The Weight of Two Souls
a love poem for you <3 by Elizabeth Barrett Browning
IV
Go from me. Yet I feel that I shall stand
Henceforward in thy shadow. Nevermore
Alone upon the threshold of my door
Of individual life, I shall command
The uses of my soul, nor lift my hand
Serenely in the sunshine as before,
Without the sense of that which I forbore—
Thy touch upon the palm. The widest land
Doom takes to part us, leaves thy heart in mine
With pulses that beat double. What I do
And what I dream include thee, as the wine
Must taste of its own grapes. And when I sue
God for myself, He hears that name of thine,
And sees within my eyes the tears of two. Elizabeth Barrett wrote her Sonnets from the Portuguese during the early years of her budding romance with Robert Browning. She was then living as an invalid in her father’s house, quite a pitiable character, as I think she herself would say. In January of 1845, she received a letter from Browning that began, “I love your verses with all my heart, dear Miss Barrett.” Within a few months he was regularly visiting her in secret, and they were writing to each other every day, sometimes more than once a day.

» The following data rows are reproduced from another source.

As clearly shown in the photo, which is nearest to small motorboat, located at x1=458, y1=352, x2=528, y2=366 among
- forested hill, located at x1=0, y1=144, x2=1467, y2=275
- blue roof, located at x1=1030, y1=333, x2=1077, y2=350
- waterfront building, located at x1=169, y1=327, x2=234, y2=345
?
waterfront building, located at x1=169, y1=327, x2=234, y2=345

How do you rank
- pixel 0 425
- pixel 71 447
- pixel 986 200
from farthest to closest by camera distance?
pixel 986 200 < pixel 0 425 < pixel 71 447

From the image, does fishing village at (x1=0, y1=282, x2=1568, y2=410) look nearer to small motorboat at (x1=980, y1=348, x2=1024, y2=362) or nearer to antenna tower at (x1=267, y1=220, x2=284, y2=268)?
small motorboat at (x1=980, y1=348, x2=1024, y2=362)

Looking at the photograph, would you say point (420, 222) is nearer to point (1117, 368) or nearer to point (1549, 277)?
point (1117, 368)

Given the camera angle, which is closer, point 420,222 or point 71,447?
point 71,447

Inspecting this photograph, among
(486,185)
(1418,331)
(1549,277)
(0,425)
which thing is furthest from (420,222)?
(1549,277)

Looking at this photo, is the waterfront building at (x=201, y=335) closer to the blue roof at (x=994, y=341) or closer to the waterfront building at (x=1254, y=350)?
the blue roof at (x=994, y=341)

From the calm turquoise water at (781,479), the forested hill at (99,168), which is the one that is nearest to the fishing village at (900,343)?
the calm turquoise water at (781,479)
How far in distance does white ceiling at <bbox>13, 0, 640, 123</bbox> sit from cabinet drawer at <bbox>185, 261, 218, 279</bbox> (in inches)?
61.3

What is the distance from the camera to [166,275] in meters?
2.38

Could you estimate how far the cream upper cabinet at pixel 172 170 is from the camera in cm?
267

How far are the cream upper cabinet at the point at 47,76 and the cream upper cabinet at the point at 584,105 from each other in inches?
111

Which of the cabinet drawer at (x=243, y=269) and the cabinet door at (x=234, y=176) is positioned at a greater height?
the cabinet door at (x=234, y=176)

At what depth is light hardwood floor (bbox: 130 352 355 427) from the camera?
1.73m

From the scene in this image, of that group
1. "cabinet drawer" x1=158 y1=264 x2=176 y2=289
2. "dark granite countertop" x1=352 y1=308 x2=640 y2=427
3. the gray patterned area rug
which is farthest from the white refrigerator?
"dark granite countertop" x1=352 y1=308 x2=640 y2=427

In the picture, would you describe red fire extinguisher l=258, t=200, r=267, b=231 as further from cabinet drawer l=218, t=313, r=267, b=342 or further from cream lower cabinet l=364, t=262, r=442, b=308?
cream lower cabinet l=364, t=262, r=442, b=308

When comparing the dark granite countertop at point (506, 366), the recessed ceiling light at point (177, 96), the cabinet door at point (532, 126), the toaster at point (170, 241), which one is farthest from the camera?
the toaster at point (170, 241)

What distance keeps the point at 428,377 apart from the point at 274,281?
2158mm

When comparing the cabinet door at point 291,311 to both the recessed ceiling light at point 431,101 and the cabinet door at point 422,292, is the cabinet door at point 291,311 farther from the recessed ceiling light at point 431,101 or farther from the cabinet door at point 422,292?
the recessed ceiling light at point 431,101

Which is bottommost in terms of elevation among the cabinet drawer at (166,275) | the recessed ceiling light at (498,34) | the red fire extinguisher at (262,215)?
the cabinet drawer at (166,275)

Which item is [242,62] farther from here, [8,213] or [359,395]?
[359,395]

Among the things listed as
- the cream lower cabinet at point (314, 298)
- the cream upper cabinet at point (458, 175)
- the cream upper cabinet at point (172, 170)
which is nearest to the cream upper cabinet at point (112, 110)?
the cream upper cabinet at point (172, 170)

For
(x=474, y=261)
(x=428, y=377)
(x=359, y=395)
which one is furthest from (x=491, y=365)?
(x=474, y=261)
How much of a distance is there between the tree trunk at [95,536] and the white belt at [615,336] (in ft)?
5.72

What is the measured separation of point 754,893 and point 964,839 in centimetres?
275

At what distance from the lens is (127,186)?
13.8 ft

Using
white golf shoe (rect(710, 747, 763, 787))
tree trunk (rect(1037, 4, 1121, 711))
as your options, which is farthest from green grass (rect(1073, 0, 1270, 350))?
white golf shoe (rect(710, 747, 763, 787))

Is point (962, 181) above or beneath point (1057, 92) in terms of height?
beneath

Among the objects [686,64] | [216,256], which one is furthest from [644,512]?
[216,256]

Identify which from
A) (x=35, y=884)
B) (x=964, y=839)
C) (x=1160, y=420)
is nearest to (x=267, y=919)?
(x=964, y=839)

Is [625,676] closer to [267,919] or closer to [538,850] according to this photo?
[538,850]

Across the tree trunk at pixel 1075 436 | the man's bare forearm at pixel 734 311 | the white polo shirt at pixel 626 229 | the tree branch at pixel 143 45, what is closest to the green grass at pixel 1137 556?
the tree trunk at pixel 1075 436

Elizabeth’s father was very controlling—loathe to let any of his children fly the nest, but especially Elizabeth. On top of that, having suffered a good deal—through the death of her mother, her own illness, and later the death of her favorite brother—Elizabeth had all but resigned herself to a life of solitude and sorrow. It seems she lived both physically and mentally on the brink of death, and had not imagined that she might have a second act (at 39, she was firmly in her middle-age).
It was very difficult—painful really—for her to give this love with Robert Browning a chance. Sonnets from the Portuguese is a series of 44 sonnets (not actually translated from any source material) that charts the course of EBB’s loving struggle to accept her unexpected happiness and to go against her father’s wishes. The earlier poems are tentative and disbelieving. By the end, her proclamations of love are more confident—the penultimate sonnet is certainly the most famous, beginning, “How do I love thee? Let me count the ways.” I like to imagine that by this point, her elopement was already well in the works.
The sonnet above is number six, and EBB is still struggling to claim Browning’s love for herself in the face of obstacles real and imagined. She entreats her lover to go from her—she cannot take part in such happiness after years of sorrow. And yet (it’s all in that “yet), she knows that even now it’s too late. She has been altered by this love, and will never live without the mark of it. Browning’s shadow will be her constant companion. Going beyond companionship, she feels that her soul is no longer hers alone to command—even if he goes, that worst imagining, she has tied herself to him irrevocably.
Even an action as simple as lifting her hand “serenely” is now imbued with high emotion owing to the memory of his touch. He touched this hand! No matter the distance between them, his heart will be not only with hers, but in hers, beating double. There is a sensuality in this nesting, which continues into the following image: the wine must taste of the grapes that are juiced (also perhaps a hint of destruction here) to make it. Again, Browning is within her; she is somehow made of him. The creative act is also top of mind here, as both EBB and Browning were poets of some acclaim during their lifetimes.
She closes: “When I sue God for myself, he hears that name of thine.” So powerful is her love that it makes her secondary to Browning. When she prays for herself, the prayers come out in his name. Otherwise read, when she goes to God at her death, when her soul is weighed, it will have the weight—and the tears—of two souls, not one. There is in it that terrifying loss of self, balanced by immeasurable gain—which is love.